I enjoyed this post and think it should help reduce confusion in many future discussions, thanks!

Some comments on your remarks about anthropics:

Different anthropic theories partially rely on metaphysical intuitions/stories about how centered worlds or observer moments are 'sampled', and have counterintuitive implications (e.g., the Doomsday argument for SSA and the Presumptuous philosopher for SIA).

I'm not sure why this is an indictment of "anthropic reasoning" per se, as if that's escapable.
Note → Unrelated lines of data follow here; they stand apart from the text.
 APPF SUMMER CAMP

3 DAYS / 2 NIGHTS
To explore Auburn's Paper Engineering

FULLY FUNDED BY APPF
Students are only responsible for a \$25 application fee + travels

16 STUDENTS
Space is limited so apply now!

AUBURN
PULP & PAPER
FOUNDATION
It seems like all anthropic theories are trying to answer a question that one needs to answer when forming credences, i.e., how do we form likelihoods P(I observe I exist | world W)? (Which we want in order to compute P(world W | I observe I exist).)

Indeed just failing to anthropically update at all has counterintuitive implications, like the verdict of minimal-reference-class SSA in Joe C's "God's coin toss with equal numbers." [LW · GW] [no longer endorsed] And mrcSSA relies on the metaphysical intuition that oneself was necessarily going to observe X, i.e., P(I observe I exist | world W) = P(I observe I exist | not-W) = 1(which is quite implausible IMO). [I think endorsed, but I feel confused:] And mrcSSA relies on the metaphysical intuition that, given that someone observes X, oneself was necessarily going to observe X, which is quite implausible IMO.